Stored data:
────────────────────────────────────────
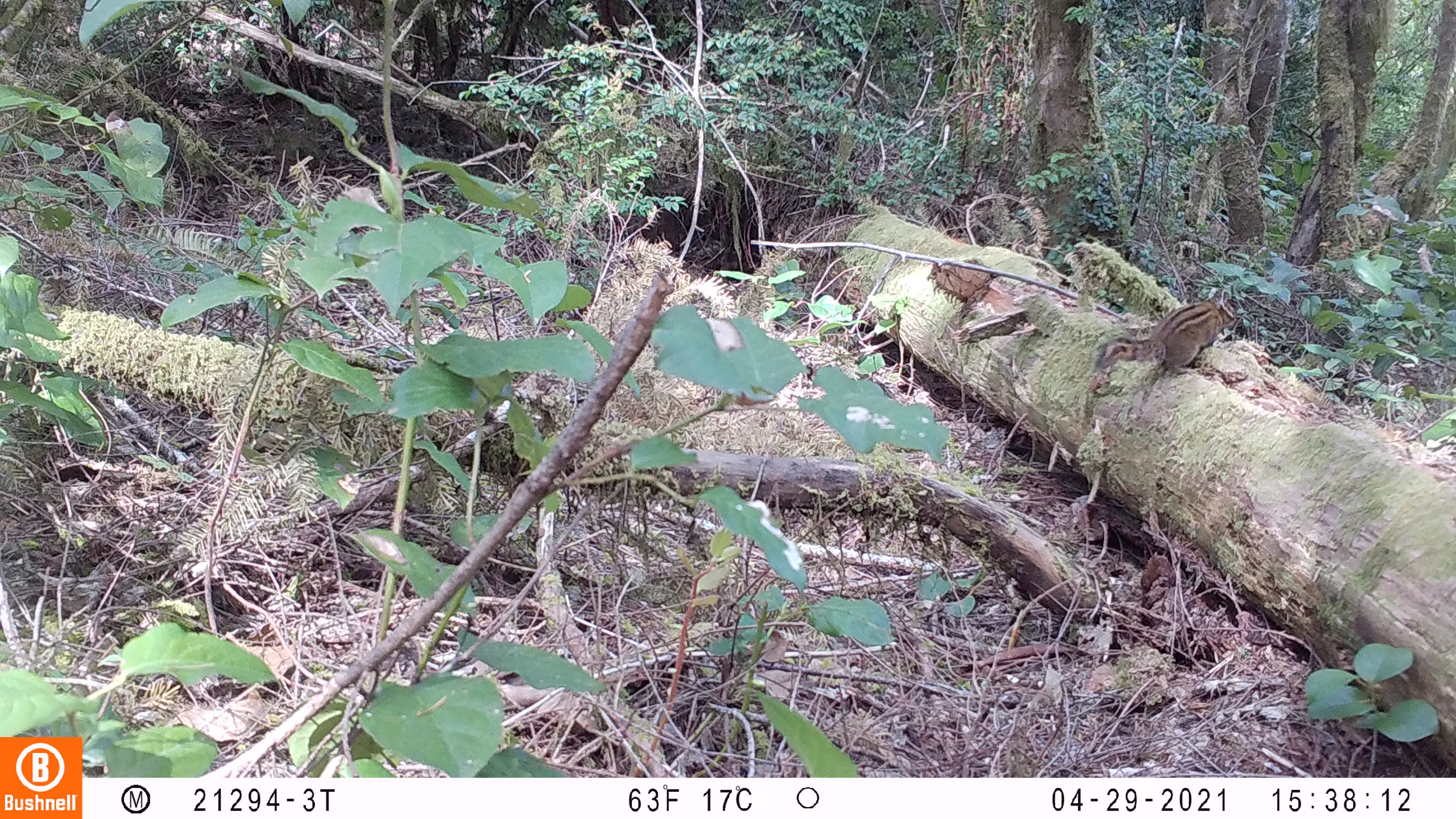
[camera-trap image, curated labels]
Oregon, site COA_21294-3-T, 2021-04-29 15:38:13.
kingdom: Animalia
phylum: Chordata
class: Mammalia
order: Rodentia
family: Sciuridae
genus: Neotamias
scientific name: Neotamias townsendii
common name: townsend's chipmunk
Townsend's chipmunk (Neotamias townsendii).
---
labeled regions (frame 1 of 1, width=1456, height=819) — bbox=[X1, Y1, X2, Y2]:
townsend's chipmunk: bbox=[1088, 294, 1242, 383]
────────────────────────────────────────
May I have exactly the lines from the one containing "phylum: Chordata" through the last line of the data, both included?

phylum: Chordata
class: Mammalia
order: Rodentia
family: Sciuridae
genus: Neotamias
scientific name: Neotamias townsendii
common name: townsend's chipmunk
Townsend's chipmunk (Neotamias townsendii).
---
labeled regions (frame 1 of 1, width=1456, height=819) — bbox=[X1, Y1, X2, Y2]:
townsend's chipmunk: bbox=[1088, 294, 1242, 383]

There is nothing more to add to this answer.